Rôle du Vacha (Acorus calamus) dans les troubles neurologiques et métaboliques
Type d’étude : revue de synthèse (ethnopharmacologie, phytochimie, pharmacologie, données cliniques) Source : Journal of Clinical Medicine, 2020 — DOI 10.3390/jcm9041176 (PMC7230970)
Objet
Le Vacha (Acorus calamus Linn., Acoraceae) est une plante médicinale traditionnelle indienne employée contre un large éventail de troubles : neurologiques, gastro-intestinaux, respiratoires, métaboliques, rénaux et hépatiques. Cette revue rassemble les usages ethnomédicinaux, la phytochimie et le potentiel pharmacothérapeutique de la plante, et identifie les zones à explorer.
Phytochimie
À ce jour, 145 constituants ont été isolés : phénylpropanoïdes, sesquiterpénoïdes, monoterpènes, saponines, alcaloïdes, acides aminés et acides gras. Les composés considérés comme les plus actifs sont les phénylpropanoïdes — surtout l’α-asarone, la β-asarone et l’eugénol — et les sesquiterpénoïdes.
Activités rapportées (précliniques, in vitro et in vivo)
Les auteurs recensent des effets anticonvulsivant, antidépresseur, antihypertenseur, anti-inflammatoire, immunomodulateur, neuroprotecteur, cardioprotecteur, antidiabétique et anti-obésité, avec des mécanismes impliquant la voie GABAergique, la défense antioxydante (Nrf2), la modulation de NF-κB, l’inhibition de l’acétylcholinestérase et l’activation de l’AMPK. Les données cliniques existantes (monothérapie ou associations) portent surtout sur l’obésité, la dépression, la neuroprotection et le domaine cardiovasculaire, mais restent limitées.

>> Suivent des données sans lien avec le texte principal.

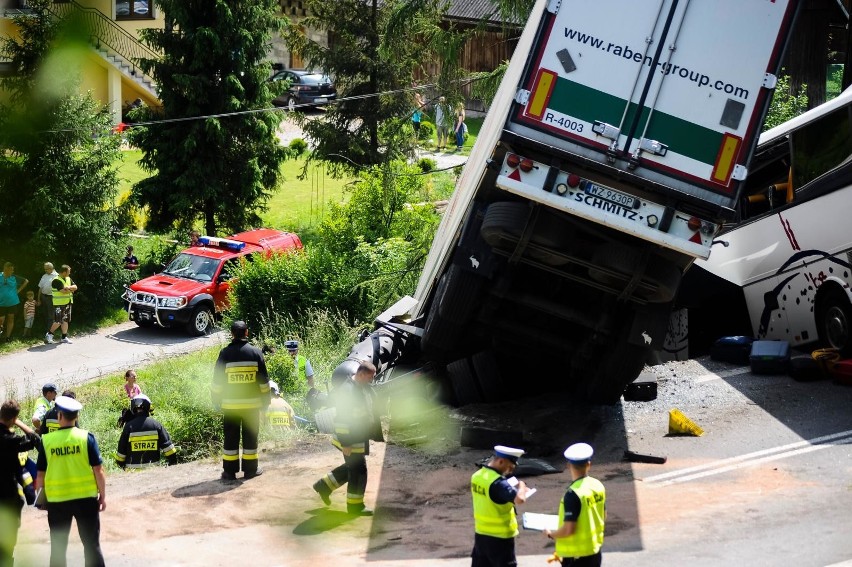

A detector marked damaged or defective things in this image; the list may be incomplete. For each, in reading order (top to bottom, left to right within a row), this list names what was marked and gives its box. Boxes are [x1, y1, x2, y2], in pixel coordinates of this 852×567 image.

detached tire on road [186, 306, 215, 338]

Sécurité — β-asarone (à ne pas escamoter)
La revue rappelle que la β-asarone isolée d’A. calamus a été trouvée cancérogène et toxique dans des études animales, avec une DL50 orale de 1010 mg/kg (souris/rat). En 1974, la FDA américaine a interdit A. calamus en raison de ces effets cancérogènes ; l’étude fondatrice portait toutefois sur l’huile de calamus contenant environ 80 % de β-asarone, alors que les génotypes d’Europe et d’Inde en renferment des concentrations plus faibles. La composition chimique variant selon la région de culture, le contrôle qualité et la toxicité restent des enjeux réels.
Conclusion des auteurs
Des données précliniques et cliniques convergentes suggèrent un intérêt d’A. calamus comme adjuvant dans les troubles neurologiques et métaboliques, mais des essais cliniques multicentriques bien conçus et une standardisation des extraits sont nécessaires. Les preuves restent faibles pour l’hypertension et le diabète.